Ideally, this dichotomy would have been addressed in the last leadership election, by representatives of the two irreconcilable but at least internally consistent camps, facing off as the final two candidates that were put to party members. This would probably have meant Mr Jenrick meeting somebody like Mel Stride or Tom Tugendhat, and winning. But this didn’t happen. Instead, Jenrick faced Mrs Badenoch, who offered the chance to continue ignoring the problem, and to carry on regardless. This was highly appealing to those Tories who thought they could apologise for 2010-2024 and move on. Labour’s unpopularity and a competent display in formulaic opposition would see them through; the ideological incoherencies could wait until they were back in government in a few years’ time. 

As somebody from very near Bewdley, I have a rather sentimental attachment to the legacy of Stanley Baldwin, and as such I am probably in no position to dismiss “wait and see” as a political strategy during a moment of political flux. But the Tory luck ran out on this occasion, and the 14 months since the leadership election have seen the party irrefutably supplanted as the main party on the right. Reform UK has firmly occupied the political territory that could have been held by an appealing Conservative leader who was able to articulate a national sovereigntist perspective, and backed it up by seeing off post-nationals and human rights legalists from positions of influence. 
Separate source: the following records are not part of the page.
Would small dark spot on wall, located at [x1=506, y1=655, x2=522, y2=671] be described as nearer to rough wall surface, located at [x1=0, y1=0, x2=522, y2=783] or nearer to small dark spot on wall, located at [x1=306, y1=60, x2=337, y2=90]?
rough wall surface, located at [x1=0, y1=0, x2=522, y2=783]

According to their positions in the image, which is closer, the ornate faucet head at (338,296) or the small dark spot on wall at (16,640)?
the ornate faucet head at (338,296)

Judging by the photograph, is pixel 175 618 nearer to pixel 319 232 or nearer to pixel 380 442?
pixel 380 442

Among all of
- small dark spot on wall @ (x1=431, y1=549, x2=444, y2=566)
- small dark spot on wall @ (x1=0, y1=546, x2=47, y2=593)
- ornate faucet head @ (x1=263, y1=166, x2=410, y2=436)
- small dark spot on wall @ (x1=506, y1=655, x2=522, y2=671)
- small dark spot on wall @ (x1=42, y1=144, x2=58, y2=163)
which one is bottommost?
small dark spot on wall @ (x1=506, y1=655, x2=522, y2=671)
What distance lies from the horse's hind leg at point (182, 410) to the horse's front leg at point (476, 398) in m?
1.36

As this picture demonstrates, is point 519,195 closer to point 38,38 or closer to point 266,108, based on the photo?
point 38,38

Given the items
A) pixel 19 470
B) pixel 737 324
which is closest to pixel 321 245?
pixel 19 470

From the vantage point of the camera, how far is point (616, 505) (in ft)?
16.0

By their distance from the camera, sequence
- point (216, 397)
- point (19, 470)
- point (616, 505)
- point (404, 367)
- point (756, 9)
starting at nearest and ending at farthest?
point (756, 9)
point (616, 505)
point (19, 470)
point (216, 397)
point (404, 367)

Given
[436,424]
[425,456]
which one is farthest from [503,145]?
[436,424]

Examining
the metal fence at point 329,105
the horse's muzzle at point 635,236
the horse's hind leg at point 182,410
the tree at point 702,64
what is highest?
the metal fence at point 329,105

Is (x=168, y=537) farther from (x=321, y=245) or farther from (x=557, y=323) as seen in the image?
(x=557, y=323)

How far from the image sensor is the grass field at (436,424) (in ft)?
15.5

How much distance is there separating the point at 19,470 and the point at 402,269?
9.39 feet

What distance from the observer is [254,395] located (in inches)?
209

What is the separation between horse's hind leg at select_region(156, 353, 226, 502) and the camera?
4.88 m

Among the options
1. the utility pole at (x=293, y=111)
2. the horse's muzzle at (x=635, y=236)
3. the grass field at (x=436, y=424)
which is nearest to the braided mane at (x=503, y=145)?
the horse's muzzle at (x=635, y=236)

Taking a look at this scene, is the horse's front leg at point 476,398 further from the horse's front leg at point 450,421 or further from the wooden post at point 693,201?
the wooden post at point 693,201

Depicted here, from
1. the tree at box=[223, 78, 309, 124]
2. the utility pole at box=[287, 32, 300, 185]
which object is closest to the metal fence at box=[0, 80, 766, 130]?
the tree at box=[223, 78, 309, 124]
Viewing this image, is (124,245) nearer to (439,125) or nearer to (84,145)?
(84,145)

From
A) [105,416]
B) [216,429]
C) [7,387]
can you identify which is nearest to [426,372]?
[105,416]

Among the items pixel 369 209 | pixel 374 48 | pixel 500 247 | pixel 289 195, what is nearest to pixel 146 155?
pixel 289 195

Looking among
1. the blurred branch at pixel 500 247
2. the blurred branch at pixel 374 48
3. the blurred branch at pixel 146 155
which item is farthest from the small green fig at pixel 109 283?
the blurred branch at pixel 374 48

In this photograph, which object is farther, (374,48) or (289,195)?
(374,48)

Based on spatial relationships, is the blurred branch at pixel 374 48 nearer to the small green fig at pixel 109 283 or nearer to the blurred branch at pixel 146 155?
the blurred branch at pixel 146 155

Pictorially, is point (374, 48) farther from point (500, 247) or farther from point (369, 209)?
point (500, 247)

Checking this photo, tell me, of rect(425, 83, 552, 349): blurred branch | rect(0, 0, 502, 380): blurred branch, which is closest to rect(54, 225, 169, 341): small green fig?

As Reform’s polling average steadily ticked up past the Tories’, and then out into blue water of the high 20 per cent, many of us who hoped to steer the party back in the right direction started to wonder whether we were missing the chance to jump.  But such is the venerability of the Tory ship that there was naturally a deep reluctance. That last chance seemed to be the May 2026 local elections, or those which the government hadn’t cancelled (in some cases, shamefully, with the connivance of Tory-controlled councils), which might finally allow a second and more meaningful contest.  But that now will not happen. 

Many Tories mistake the Iron Lady’s wilfulness for an end in itself, rather than a means by which a … political agenda was pushed through

Questions of personality are not relevant here. Jenrick may or may not have been able to shore up the Tory position had he won in 2024. He may or may not have been behaving in a disloyal manner, although nobody can really question Badenoch’s right to get rid of a rival as he surely was. Some have been impressed by her gumption and decisiveness, but this seems yet another hangover of the Thatcher era, whereby many Tories mistake the Iron Lady’s wilfulness for an end in itself, rather than a means by which a controversial yet coherent political agenda was pushed through.  If Badenoch showed that she ‘can just do things’, it was only in the service of delaying a political reckoning.  That reckoning will now come from the general electorate rather than the party membership. 

My feeling is that Mr Jenrick is likely to find life in Reform bleak. If nothing else, Badenoch’s decisiveness lost him a great deal of leverage in carving out his position in the new party. But in any case, Reform is a very different type of organisation; less deferential, and lacking the Tories’ class-based and historical baggage. Fundamentally, it is a party that emphasises its radicalism over its conservatism. Although the Tories had long since ceased emphasising conservatism, except on the occasions when it involved conserving liberal assumptions. 

None of this matters now. The chance to force a showdown and land the Conservative Party on one side or the other of the new political fault line has gone. At some point, it will be swallowed up. For those of us on the “national” side of the new realignment, the game is up; whereas we had hoped we could make the post-national faction skulk off to the Liberal Democrats, it is we who will be packing our bags. Whatever our hang-ups with Reform, most notably its lack of conservatism, it is now the only game in town. Shove has come to push.